France’s official selection for the 2007 Academy Awards, Persepolis brings to animated life Marjane Satrapi’s stunning graphic novels. Codirected by Satrapi and comic-book artist Vincent Paronnaud, Persepolis tells Satrapi’s harrowing life story as she comes of age during the Islamic Revolution in Iran in the late 1970s and early 1980s. Raised in a well-off activist family, she fights against many of the country’s crippling mores and laws, particularly those that treat women as second-class citizens, trapping them in their veils, denying them any kind of individual freedom. But the progressive Satrapi (voiced first by Gabrielle Lopes, then Chiara Mastroianni) continually gets into trouble as she speaks her mind, experiments with sex, and refuses to play by her country’s repressive rules. Satrapi and Paronnaud do an outstanding job of adapting the books’ black-and-white panels for the big screen, maintaining her unique style and emotional breadth. The first part of the film is excellent as the precocious teenager who talks to God learns about life in some very harsh ways.
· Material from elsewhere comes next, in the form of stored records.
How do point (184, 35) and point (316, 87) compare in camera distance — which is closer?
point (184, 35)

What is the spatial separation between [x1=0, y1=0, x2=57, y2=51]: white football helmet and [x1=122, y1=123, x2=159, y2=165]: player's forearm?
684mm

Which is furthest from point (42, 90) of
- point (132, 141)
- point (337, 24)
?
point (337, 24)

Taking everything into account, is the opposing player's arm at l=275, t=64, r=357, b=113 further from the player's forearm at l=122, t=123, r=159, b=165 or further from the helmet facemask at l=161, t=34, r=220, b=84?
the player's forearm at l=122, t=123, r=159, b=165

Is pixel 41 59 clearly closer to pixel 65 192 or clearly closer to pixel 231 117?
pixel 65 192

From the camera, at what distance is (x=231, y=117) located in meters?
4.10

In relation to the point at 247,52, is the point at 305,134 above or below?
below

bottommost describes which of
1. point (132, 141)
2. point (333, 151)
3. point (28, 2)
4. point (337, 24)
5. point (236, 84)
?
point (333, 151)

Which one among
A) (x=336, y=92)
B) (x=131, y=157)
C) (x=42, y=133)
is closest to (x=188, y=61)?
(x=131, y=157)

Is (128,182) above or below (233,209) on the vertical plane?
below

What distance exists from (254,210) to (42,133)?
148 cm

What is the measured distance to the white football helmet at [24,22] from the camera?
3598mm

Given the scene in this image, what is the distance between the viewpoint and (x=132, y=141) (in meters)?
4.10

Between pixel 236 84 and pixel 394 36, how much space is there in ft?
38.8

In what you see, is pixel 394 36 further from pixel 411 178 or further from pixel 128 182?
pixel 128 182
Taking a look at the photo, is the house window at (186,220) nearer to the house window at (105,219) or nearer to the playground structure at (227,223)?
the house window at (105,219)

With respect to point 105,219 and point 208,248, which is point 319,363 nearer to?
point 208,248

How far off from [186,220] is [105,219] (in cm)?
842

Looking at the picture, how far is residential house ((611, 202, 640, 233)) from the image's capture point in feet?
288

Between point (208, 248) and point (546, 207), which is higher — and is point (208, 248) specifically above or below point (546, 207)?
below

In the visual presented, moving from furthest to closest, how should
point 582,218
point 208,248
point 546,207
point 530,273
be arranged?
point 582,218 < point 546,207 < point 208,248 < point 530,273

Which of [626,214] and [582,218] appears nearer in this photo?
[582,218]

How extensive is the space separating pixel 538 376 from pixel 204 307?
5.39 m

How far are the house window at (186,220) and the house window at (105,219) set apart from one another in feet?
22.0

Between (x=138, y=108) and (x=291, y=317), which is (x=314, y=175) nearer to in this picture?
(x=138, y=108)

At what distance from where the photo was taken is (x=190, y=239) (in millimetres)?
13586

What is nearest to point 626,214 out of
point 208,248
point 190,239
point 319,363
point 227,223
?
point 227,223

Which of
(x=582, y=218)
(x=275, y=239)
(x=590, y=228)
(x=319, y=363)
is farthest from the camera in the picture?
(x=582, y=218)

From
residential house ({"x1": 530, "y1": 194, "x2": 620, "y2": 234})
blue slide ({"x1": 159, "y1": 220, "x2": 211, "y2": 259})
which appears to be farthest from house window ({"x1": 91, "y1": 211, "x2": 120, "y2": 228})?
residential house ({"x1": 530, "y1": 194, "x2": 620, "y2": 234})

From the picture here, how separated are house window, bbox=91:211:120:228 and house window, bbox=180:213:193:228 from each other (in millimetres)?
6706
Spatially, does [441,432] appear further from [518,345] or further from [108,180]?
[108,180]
Unfortunately, the second half gets bogged down in Satrapi’s failures as an adult, focusing too much on her myriad personal problems and taking away the bigger picture that made the first part so entertaining as well as educational. Still, it’s a story worth telling, and well worth seeing. (Interestingly, since the film, which is in French, is subtitled in English, the audience ends up reading it similarly to the way they read the graphic novel.) The closing-night selection of the 2007 New York Film Festival, Persepolis also features the voices of Catherine Deneuve as Marjane’s mother, Danielle Darrieux as her grandmother, Simon Akbarian as her father, and François Jerosme as her radical uncle Anouche. Persepolis is screening in Riverside Park on July 13 as part of the Films on the Green series, which concludes September 6 with François Truffaut’s Jules et Jim on the Low Library Steps at Columbia University.